Florida says elections supervisors can keep key absentee-ballot information secret
@PatriciaMazzei
Florida Gov. Rick Scott’s division of elections has issued an opinion that could make it tougher to uncover elections fraud.
And in Miami-Dade County, the state’s hotbed of absentee shenanigans, the elections chief who sought the opinion is eager to follow suit.
In the Nov. 18 opinion, Division of Elections Director Maria I. Matthews wrote that county elections supervisors may shield from the public Internet Protocol addresses identifying the origin of absentee-ballot requests.
Penelope Townsley, the Miami-Dade elections supervisor, plans to keep IP addresses secret.
Had that policy been in place earlier this year, the Miami Herald would not have been able to conduct an investigation that led to the incarceration of Miami Democratic Congressman Joe Garcia’s former chief of staff.

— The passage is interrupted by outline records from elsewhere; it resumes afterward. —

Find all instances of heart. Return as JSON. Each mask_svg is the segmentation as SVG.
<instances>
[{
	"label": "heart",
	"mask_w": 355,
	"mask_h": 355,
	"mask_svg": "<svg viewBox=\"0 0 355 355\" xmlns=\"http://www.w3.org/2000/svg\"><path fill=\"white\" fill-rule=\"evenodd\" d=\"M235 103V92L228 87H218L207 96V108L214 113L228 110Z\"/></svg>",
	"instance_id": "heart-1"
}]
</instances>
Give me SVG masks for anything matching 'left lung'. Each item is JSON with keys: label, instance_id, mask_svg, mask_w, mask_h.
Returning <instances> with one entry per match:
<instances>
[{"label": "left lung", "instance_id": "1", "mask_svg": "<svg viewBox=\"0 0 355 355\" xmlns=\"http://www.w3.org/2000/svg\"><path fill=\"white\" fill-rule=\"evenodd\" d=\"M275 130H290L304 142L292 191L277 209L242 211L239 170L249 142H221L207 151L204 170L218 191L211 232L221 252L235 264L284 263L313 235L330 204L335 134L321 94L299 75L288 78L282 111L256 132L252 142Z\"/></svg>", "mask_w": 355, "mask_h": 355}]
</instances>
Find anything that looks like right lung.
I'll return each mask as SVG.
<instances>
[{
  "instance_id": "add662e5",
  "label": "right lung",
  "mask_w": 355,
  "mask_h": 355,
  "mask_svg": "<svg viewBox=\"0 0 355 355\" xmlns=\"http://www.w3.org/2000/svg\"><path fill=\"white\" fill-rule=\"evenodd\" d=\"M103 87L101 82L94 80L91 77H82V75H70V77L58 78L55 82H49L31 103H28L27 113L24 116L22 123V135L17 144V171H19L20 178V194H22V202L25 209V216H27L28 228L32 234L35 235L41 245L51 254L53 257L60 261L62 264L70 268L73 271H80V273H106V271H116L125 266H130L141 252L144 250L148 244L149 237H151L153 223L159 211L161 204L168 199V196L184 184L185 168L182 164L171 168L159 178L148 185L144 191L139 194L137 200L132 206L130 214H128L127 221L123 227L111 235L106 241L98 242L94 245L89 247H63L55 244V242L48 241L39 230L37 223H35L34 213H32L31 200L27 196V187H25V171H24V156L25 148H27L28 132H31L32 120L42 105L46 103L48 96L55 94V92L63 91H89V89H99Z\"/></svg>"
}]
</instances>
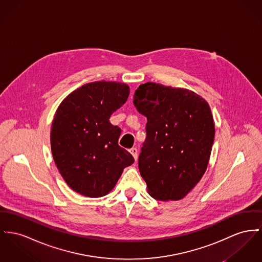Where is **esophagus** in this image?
<instances>
[{
	"label": "esophagus",
	"mask_w": 262,
	"mask_h": 262,
	"mask_svg": "<svg viewBox=\"0 0 262 262\" xmlns=\"http://www.w3.org/2000/svg\"><path fill=\"white\" fill-rule=\"evenodd\" d=\"M129 152L132 154V156L137 161V159H138V150L136 148H132V149L129 150Z\"/></svg>",
	"instance_id": "34e87169"
}]
</instances>
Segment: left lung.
<instances>
[{
	"mask_svg": "<svg viewBox=\"0 0 262 262\" xmlns=\"http://www.w3.org/2000/svg\"><path fill=\"white\" fill-rule=\"evenodd\" d=\"M133 102L148 120L138 161L148 192L159 201H180L208 168L214 139L209 103L192 90L155 82L141 84Z\"/></svg>",
	"mask_w": 262,
	"mask_h": 262,
	"instance_id": "obj_1",
	"label": "left lung"
}]
</instances>
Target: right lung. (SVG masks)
Returning a JSON list of instances; mask_svg holds the SVG:
<instances>
[{"label":"right lung","mask_w":262,"mask_h":262,"mask_svg":"<svg viewBox=\"0 0 262 262\" xmlns=\"http://www.w3.org/2000/svg\"><path fill=\"white\" fill-rule=\"evenodd\" d=\"M130 88L116 81H94L70 93L54 114L51 148L54 163L74 192L106 195L133 156L118 145L121 129L109 118L127 100Z\"/></svg>","instance_id":"right-lung-1"}]
</instances>
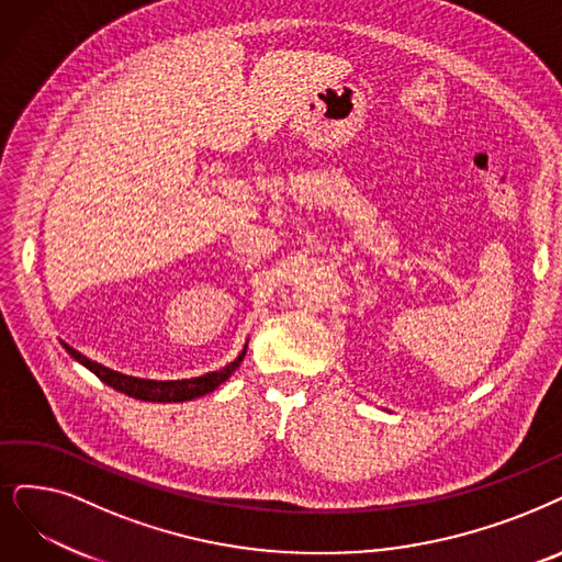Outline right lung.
I'll use <instances>...</instances> for the list:
<instances>
[{"instance_id": "add662e5", "label": "right lung", "mask_w": 562, "mask_h": 562, "mask_svg": "<svg viewBox=\"0 0 562 562\" xmlns=\"http://www.w3.org/2000/svg\"><path fill=\"white\" fill-rule=\"evenodd\" d=\"M61 346L66 348L76 362H80L82 367H87L92 371L99 380H103L105 385H110L112 390H117L122 394H128L133 398H140V401H154V403H172V401H191L195 396H203L214 392L221 383H226V380L235 373V369L241 364V359L246 355V346L239 352V357L235 362H231L228 367H223L218 371L205 373V375H198V378H187V380H145V378H133V375H124L120 371H112L99 362H92V359L85 357L82 352L74 350L69 344Z\"/></svg>"}]
</instances>
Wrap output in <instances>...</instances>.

Matthews wrote that if elections supervisors deem IP addresses to be information “necessary” to keeping absentee-ballot records, as Miami-Dade has in recent months, then the addresses are exempt from public disclosure — with a glaring exception.
Political parties, committees, candidates and their campaigns — the very people who have engaged in fraud — will still be able to obtain the information.
So will elections administrators, canvassing board members and voters seeking records of their own ballots. But not the public.